Given task: Put the lines below into a numbered list, leaving out the blank ones.

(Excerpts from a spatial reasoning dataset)
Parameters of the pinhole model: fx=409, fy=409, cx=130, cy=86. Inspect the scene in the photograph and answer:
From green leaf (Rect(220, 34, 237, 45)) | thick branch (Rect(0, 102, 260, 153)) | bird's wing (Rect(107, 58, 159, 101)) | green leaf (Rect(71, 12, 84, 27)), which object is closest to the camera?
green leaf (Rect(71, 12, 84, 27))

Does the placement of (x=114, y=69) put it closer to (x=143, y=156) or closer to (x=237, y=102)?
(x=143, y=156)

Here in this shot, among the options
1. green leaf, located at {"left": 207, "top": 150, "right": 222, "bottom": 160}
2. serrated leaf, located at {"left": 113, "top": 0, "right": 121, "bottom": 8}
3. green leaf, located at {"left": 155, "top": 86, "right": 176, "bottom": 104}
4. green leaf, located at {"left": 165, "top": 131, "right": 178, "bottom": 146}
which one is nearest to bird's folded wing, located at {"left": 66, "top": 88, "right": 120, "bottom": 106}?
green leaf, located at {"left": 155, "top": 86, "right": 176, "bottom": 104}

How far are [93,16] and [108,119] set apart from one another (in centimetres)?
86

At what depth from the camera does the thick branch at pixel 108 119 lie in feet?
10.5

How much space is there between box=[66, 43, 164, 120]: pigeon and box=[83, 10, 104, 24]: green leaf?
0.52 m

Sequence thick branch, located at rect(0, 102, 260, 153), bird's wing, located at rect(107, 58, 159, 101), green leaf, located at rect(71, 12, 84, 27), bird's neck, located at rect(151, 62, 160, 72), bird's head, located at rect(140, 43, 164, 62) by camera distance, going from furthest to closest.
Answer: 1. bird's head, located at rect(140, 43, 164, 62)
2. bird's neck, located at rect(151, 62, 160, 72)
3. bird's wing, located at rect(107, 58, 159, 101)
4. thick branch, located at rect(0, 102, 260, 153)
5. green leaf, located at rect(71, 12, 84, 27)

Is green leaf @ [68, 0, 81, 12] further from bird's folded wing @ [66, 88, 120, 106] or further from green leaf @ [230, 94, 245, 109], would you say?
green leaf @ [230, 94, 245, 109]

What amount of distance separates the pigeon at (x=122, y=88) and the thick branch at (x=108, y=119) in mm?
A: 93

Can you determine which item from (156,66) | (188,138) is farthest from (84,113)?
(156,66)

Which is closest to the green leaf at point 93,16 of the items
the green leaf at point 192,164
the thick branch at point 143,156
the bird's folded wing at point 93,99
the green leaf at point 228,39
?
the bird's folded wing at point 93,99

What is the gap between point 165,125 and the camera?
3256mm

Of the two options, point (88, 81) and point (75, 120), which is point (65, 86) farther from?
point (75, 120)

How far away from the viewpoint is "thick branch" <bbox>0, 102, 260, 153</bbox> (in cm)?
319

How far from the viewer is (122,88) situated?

Solution to this task:
1. Parameters of the pinhole model: fx=409, fy=409, cx=130, cy=86. Inspect the scene in the photograph and answer:
2. From green leaf (Rect(220, 34, 237, 45)) | thick branch (Rect(0, 102, 260, 153)) | bird's wing (Rect(107, 58, 159, 101)) | green leaf (Rect(71, 12, 84, 27)), which object is closest to the camera?
3. green leaf (Rect(71, 12, 84, 27))
4. Does the placement of (x=114, y=69) put it closer to (x=143, y=156) or closer to (x=237, y=102)?
5. (x=143, y=156)
6. Here in this shot, among the options
7. 1. green leaf, located at {"left": 207, "top": 150, "right": 222, "bottom": 160}
8. 2. serrated leaf, located at {"left": 113, "top": 0, "right": 121, "bottom": 8}
9. 3. green leaf, located at {"left": 155, "top": 86, "right": 176, "bottom": 104}
10. 4. green leaf, located at {"left": 165, "top": 131, "right": 178, "bottom": 146}
11. which one is nearest to bird's folded wing, located at {"left": 66, "top": 88, "right": 120, "bottom": 106}?
12. green leaf, located at {"left": 155, "top": 86, "right": 176, "bottom": 104}
13. How far are [93,16] and [108,119] set apart from one another (in centimetres)?
14. 86
15. At what depth from the camera does the thick branch at pixel 108 119 lie in feet?
16. 10.5
17. How much space is there between box=[66, 43, 164, 120]: pigeon and box=[83, 10, 104, 24]: green leaf?
18. 0.52 m
19. Sequence thick branch, located at rect(0, 102, 260, 153), bird's wing, located at rect(107, 58, 159, 101), green leaf, located at rect(71, 12, 84, 27), bird's neck, located at rect(151, 62, 160, 72), bird's head, located at rect(140, 43, 164, 62) by camera distance, going from furthest to closest.
20. Answer: 1. bird's head, located at rect(140, 43, 164, 62)
21. 2. bird's neck, located at rect(151, 62, 160, 72)
22. 3. bird's wing, located at rect(107, 58, 159, 101)
23. 4. thick branch, located at rect(0, 102, 260, 153)
24. 5. green leaf, located at rect(71, 12, 84, 27)
25. Is green leaf @ [68, 0, 81, 12] further from bird's folded wing @ [66, 88, 120, 106] or further from green leaf @ [230, 94, 245, 109], would you say?
26. green leaf @ [230, 94, 245, 109]
27. What amount of distance separates the pigeon at (x=122, y=88) and the thick branch at (x=108, y=119) in mm?
28. A: 93
29. Can you determine which item from (156,66) | (188,138) is farthest from (84,113)?
30. (156,66)
31. Which is closest to the green leaf at point 93,16 of the items
32. the green leaf at point 192,164
33. the thick branch at point 143,156
34. the bird's folded wing at point 93,99
35. the green leaf at point 228,39
36. ?
37. the bird's folded wing at point 93,99
38. What is the gap between point 165,125 and the camera?
39. 3256mm
40. Of the two options, point (88, 81) and point (75, 120), which is point (65, 86) farther from?
41. point (75, 120)
42. How far away from the viewpoint is "thick branch" <bbox>0, 102, 260, 153</bbox> (in cm)?
43. 319
44. How far from the viewer is (122,88) situated?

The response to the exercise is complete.